Q: Describe an ideal way to spend a weekend in Athens?
A: If you are here for holiday, I would suggest seeing the Acropolis, of course, and also visiting the new Acropolis Museum. It has a very interesting video you can watch about the history of the Acropolis before going up to see it. I would then head to Plaka for a late lunch/early dinner, where you can sit outside and have a wonderful view of the Acropolis hilltop. I would also take a day to spend at the sea; there are great beaches and wonderful cafés that line the water.

About living in Greece

Q: Which are the best places/suburbs to live in Athens as an expat?
A: I live in Alimos, which I love! It is only a 10-15 minute drive to the centre of the city or 40 minutes by public transport and is located right on the water. I spend a lot of time at the beach! Glyfada is also very nice, but it is farther out of the city.

Q: How do you rate the standard of accommodation in Athens?
A: The apartments are usually small, just like in most large cities. Many of the buildings are old and family owned, but they have their own Greek charm.

Q: What's the cost of living in Greece compared to home? What is cheap or expensive in particular?
A: The cost of living is more expensive. I notice it most when going out at night. Drinks tend to be a little spendy, but I always have such a great time that I don't mind spending the extra cash.

Q: What are the locals like; do you mix mainly with other expats?
A: The locals are friendly, from what I've experienced. I've made some friends that have grown up in the area, and they have shown me a side of Athens I would have never experienced on my own or with other expats. I do hang out with other expats though too, I found them online because they are also au pairs in the area.

Q: Was it easy meeting people and making friends in Greece?
A: It wasn't too hard to make friends through the means of Facebook and other expat sites. I met my Greek friends by talking to the bartender at a café/bar. I find it a good way to get to know the locals.

About working in Greece

Q: Did you have a problem getting a work visa/permit?
A: I just have a tourist visa that I need to renew every 3 months. It is kind of a pain but worth it, and the family I live with takes care of most of it for me.
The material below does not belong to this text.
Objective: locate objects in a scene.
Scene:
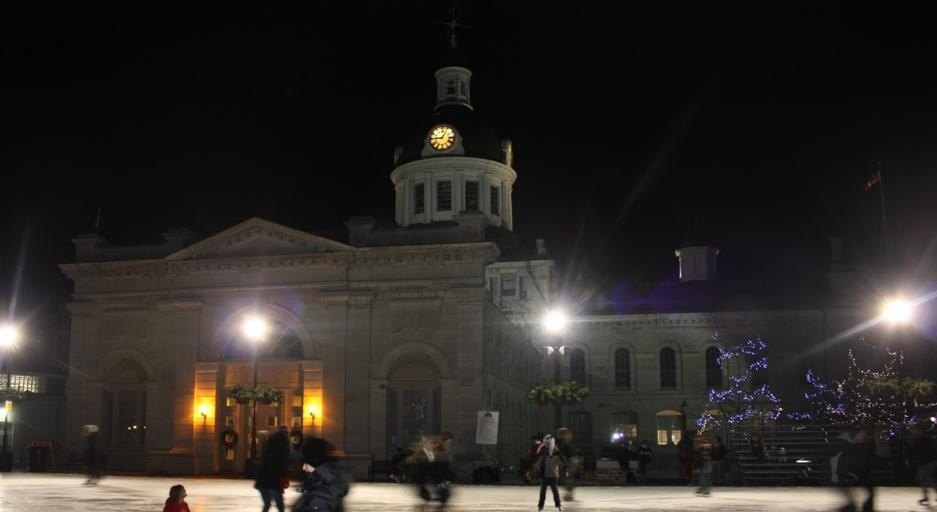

Q: What's the economic climate like in Athens; is there plenty of work?
A: Greece is going through an economic crisis, just like most of the world right now. It is difficult to find work, but there are tons of cafés and small odd-end jobs that are usually available. One of the problems with the economic crisis right now though is that there are a lot of strikes. Many don't affect me, but when they shut down the pharmacies for a week and stop public transport for days on end, it gets to be annoying. The funny thing is how everyone is saying that no one has any money, yet the cafés are full during the day and the bars are full at night.

Q: How does the work culture differ from home?
A: People seem to work slower here. I'm used to seeing the 9-5 rigorous work day when you get a 30-minute lunch and then back to work. Here you will see people having coffee in a café at 2 in the afternoon. Not everyone starts work in the wee morning hours, and many people are done working by 3 or 4pm.

Q: How would you rate the healthcare in Greece?
A: Healthcare has its positives and negatives. It is nice because many medications don't need a prescription from the doctor, but finding a good doctor if you need one can be difficult. They have private and public doctors/medical clinics. The public is very cheap to go to, but you will wait a long time, and they don't always pay very close attention to your condition. The private is better, but it will cost you.

And finally…

Q: Is there any other advice you like to offer new expat arrivals?
A: I would definitely suggest coming to Greece. Not only is Athens a great city, but it is so close to many other amazing places to visit. The islands are so beautiful and an irreplaceable experience. I would suggest doing your research before you come, where you want to stay, where you're going to work, etc. If you're not going to have a car, make sure you understand the bus schedules and metro lines so you can get around. And keep an open mind; every place has its own unique characteristics that make it special.